Team AcidDrop ended up staying a while despite not being welcome. About a half hour later, someone began banging on the door. I looked outside to see THREE police cars parked out front. Since I was the only sober person there, I went outside to speak to the police. I told the cops that I was good friends with J’s girlfriend who was out of town. The police asked me if I was sober and when I said yes they recommend that I get in my car and leave as fast as I could. The cops said that the crashers were not the type of people I wanted to be partying with. I couldn’t leave my friends and my friend’s house to the mercy of Team Cokehead so I made a plan with the officers. The plan was simple…my friends and I would all lie to Team HeroinandVodka and say we were leaving. Once Team MaryJane was gone, we’d turn off the lights and lock all the doors and continue the party uninterrupted. The plan started off well. We got Team TrackMarks out of the house. However, while we were sitting there discussing how it was great that we were rid of Team OD, two of them came down the stairs! They’d either been looting or doing something in the bathroom the whole time. They sat down and began hanging out with us and drinking our beer like nothing was wrong. To make matters worse, for reasons inexplicable, J went to the front door and let the rest of them back in! WTF?

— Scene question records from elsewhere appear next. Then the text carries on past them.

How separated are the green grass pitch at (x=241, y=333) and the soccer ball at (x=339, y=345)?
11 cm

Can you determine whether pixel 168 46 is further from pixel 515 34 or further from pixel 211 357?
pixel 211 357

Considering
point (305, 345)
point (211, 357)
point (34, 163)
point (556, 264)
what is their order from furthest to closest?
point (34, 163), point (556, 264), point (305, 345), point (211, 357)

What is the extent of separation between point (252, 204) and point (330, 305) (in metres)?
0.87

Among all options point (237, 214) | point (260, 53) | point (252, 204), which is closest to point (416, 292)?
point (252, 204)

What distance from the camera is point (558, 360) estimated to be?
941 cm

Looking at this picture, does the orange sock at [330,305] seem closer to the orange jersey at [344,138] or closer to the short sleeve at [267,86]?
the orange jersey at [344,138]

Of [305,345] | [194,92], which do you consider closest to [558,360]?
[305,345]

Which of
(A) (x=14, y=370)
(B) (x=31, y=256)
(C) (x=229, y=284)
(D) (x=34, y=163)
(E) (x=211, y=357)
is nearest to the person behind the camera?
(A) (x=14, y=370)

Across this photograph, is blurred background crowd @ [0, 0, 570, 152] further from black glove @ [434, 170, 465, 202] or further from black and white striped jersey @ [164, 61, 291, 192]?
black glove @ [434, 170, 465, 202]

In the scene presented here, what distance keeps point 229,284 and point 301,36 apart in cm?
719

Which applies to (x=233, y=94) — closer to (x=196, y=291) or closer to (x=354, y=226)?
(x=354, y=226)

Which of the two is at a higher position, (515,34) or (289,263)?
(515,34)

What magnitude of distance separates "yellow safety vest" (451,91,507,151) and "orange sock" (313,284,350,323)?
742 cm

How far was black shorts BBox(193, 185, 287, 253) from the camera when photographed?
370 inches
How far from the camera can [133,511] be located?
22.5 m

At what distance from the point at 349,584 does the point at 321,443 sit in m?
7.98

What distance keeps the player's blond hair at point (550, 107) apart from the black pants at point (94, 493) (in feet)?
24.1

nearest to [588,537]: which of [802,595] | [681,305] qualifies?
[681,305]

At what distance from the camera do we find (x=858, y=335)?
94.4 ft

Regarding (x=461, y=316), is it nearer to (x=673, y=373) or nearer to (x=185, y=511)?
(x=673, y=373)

The police came back and I went to talk to them. The police told me that since J has invited Team SnortNBlow into the house, there was nothing the police could do. The police also stated that if they get called again, J would face a fine. We hadn’t called the cops in the first place, by the way. Team Nickelbag had initially gone to the wrong house and those people had called the police.
I went upstairs with K. I was really scared by now. A couple of my other friends joined us and we tried to decide what we were going to do. Everyone but me went back downstairs while I stayed in the laundry room and called a mutual friend to tell him the story of what J had done. I could hear a ruckus downstairs, which a friend told me later was the result of one of the girls accusing a guy she was sitting with of talking about her dad, so she punched the guy in the face. We’ll call this guy “Bleeding Guy” now. After the beating, J finally got the nards to tell Team CocaineNoseBleed to leave.  Team Juicy all left the home without incident and we once again locked the doors. We then all sat around de-briefing and laughing about what had happened and how we miraculously survived without getting shot or stabbed (this was Regina, after all). While we were talking, we heard a knock at the back door. It was Bleeding Guy and he wanted to come back in the house. As if! Obviously, we left him out there to bleed. Unfortunately, I was parked in the back so we had to wait a while for him to leave before we could get to my car. When we finally did get to leave, we drove a few blocks and saw Bleeding Guy staggering down the street.
To this day, none of us have told J’s girlfriend what went on in her house that night...we’re all just glad we escaped that evening unscathed.